Joann Weiner — an economics professor at GW and a former senior economist in the Office of Tax Policy at the U.S. Treasury Department — said corporations’ donations to GW could drop after the tax law changes go into effect because companies that tend to give less than 1 percent of their taxable income will no longer get a deduction.
Weiner said the impact on corporations could be “bigger than expected” because companies are a large source of funds for charitable organizations and often sponsor events, like conferences and sports games.
Weiner said individual donors who take the standard deduction when filing taxes — which about 90 percent of taxpayers claim — can receive a $1,000 charitable deduction that would reduce donors’ taxable income.
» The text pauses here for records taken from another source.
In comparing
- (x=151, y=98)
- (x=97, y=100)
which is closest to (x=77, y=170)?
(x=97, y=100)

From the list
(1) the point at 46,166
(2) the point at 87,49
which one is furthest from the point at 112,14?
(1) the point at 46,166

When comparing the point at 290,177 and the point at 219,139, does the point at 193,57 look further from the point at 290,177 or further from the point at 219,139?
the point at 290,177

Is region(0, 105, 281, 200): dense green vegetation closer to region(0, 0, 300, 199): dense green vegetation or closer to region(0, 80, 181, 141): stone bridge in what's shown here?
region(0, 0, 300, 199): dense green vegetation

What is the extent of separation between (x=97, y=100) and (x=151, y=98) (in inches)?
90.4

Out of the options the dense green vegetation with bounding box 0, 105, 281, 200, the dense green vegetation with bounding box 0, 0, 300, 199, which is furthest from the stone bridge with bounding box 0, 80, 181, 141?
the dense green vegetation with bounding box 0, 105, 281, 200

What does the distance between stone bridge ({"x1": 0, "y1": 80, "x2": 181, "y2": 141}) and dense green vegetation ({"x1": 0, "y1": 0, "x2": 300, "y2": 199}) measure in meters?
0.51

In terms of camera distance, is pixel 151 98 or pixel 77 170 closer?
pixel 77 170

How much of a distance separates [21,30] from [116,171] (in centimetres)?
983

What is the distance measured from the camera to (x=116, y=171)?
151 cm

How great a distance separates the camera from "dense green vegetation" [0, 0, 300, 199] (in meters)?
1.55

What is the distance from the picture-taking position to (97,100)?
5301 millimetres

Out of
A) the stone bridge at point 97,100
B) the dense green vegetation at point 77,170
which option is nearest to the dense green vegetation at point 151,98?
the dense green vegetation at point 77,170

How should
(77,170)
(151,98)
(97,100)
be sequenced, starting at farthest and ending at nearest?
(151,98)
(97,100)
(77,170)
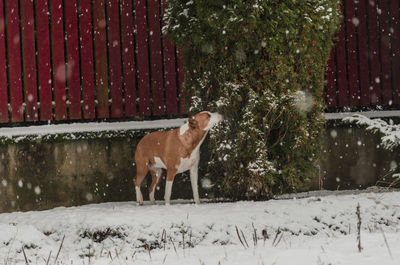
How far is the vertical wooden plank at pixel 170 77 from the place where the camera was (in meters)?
8.66

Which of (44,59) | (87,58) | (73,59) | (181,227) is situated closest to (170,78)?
(87,58)

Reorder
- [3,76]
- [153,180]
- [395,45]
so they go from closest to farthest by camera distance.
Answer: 1. [153,180]
2. [3,76]
3. [395,45]

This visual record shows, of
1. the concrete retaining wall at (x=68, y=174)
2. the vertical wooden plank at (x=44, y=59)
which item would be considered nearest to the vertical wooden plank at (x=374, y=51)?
the concrete retaining wall at (x=68, y=174)

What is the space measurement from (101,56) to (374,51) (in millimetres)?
4636

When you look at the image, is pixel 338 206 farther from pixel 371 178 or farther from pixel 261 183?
pixel 371 178

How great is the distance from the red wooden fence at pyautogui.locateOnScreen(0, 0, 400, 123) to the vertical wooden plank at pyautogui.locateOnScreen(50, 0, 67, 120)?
0.05 ft

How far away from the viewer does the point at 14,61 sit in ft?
27.8

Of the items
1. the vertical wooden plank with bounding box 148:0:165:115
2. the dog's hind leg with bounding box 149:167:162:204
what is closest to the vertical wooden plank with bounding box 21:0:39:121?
the vertical wooden plank with bounding box 148:0:165:115

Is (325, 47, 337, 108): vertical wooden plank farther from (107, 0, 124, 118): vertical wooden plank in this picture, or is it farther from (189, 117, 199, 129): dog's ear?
(107, 0, 124, 118): vertical wooden plank

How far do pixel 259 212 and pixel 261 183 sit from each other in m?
0.96

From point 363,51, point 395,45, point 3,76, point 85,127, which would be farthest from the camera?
point 395,45

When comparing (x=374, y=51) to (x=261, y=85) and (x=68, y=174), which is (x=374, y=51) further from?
(x=68, y=174)

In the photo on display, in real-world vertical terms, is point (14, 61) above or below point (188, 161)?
above

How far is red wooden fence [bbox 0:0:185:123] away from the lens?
845 centimetres
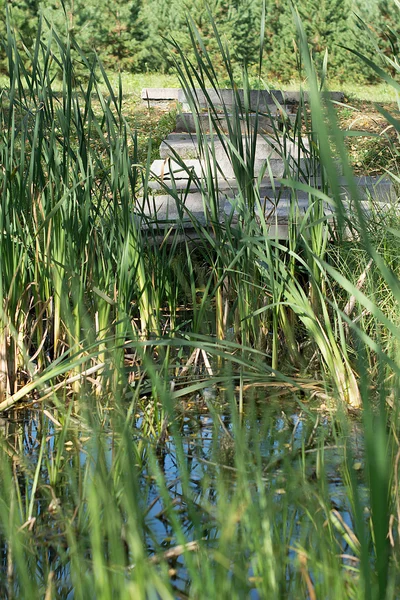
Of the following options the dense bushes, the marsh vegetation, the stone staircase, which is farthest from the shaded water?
the dense bushes

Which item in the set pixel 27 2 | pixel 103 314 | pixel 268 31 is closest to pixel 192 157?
pixel 103 314

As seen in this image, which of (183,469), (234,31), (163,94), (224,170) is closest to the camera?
(183,469)

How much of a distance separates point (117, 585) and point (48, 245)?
4.62 ft

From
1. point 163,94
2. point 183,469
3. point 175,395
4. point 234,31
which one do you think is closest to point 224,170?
point 163,94

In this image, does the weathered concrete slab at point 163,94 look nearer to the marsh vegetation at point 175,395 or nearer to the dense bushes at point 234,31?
the dense bushes at point 234,31

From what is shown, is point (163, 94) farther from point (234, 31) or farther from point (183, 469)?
point (183, 469)

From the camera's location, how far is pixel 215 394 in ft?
8.10

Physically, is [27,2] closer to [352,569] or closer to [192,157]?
[192,157]

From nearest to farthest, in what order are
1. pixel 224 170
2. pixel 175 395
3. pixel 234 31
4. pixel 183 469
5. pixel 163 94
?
1. pixel 183 469
2. pixel 175 395
3. pixel 224 170
4. pixel 163 94
5. pixel 234 31

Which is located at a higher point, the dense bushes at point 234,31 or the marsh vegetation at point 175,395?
the dense bushes at point 234,31

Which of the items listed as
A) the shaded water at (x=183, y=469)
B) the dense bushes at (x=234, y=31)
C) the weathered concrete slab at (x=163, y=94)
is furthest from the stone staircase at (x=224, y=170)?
the dense bushes at (x=234, y=31)

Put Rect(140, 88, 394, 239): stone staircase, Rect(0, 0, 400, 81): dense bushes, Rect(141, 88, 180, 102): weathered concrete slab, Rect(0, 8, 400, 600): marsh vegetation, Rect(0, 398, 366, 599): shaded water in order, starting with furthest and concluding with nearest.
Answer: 1. Rect(0, 0, 400, 81): dense bushes
2. Rect(141, 88, 180, 102): weathered concrete slab
3. Rect(140, 88, 394, 239): stone staircase
4. Rect(0, 398, 366, 599): shaded water
5. Rect(0, 8, 400, 600): marsh vegetation

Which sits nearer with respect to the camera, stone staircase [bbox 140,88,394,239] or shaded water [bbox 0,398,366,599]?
shaded water [bbox 0,398,366,599]

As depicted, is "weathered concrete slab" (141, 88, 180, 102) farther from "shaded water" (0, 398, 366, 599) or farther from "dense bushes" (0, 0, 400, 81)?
"shaded water" (0, 398, 366, 599)
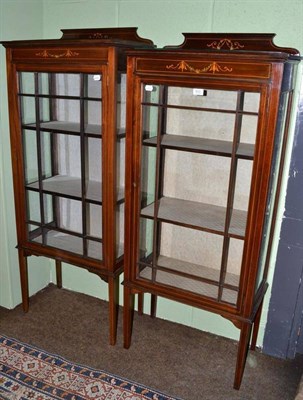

She said the changes are designed to encourage lower-income individuals to donate who otherwise wouldn’t because they didn’t receive a tax benefit.
The number of Americans who donate plummeted from 66.2 percent in 2000 to 45.8 percent in 2020, according to an Indiana University study, due to shifting demographics, economic uncertainty and shifts in public policy that were exacerbated by the COVID-19 pandemic. The OBBBA could help reverse the trend of declining giving among lower-income Americans by boosting donations from them because it provides them with a tax break.
Brian Flahaven, the vice president of strategic partnerships at the Council for Advancement and Support of Education, said the bill could have a “strong positive” effect on giving before the end of the year because there is historically a spike in giving before tax laws change, and the new limitations mean higher income donors will be “incentivized” to give before Jan. 1. He said he is encouraging institutions to make sure they maximize the opportunities before the end of the year while strategizing how to communicate to donors once the law takes effect.
“Most donors are motivated for a passion of giving back and why they’re giving in the first place. So the tax policies just impacts the timing and the size of the gift, not the decision to give in the first place,” Flahaven said.
Richard Schmalbeck, a professor emeritus of law at Duke University, said universities like GW rely “pretty heavily” on “very large contributions” from wealthy donors, but wealthy individuals don’t have much of a tax incentive to make donations due to long-standing tax laws that do not allow individuals to get a tax break for more than 50 percent of their donations.
“At the moment, there’s no clear resolution of those two different strains of academic work on this,” Schmalbeck said. “Probably the best summary of the various studies is that tax features have some impact but not a huge impact.”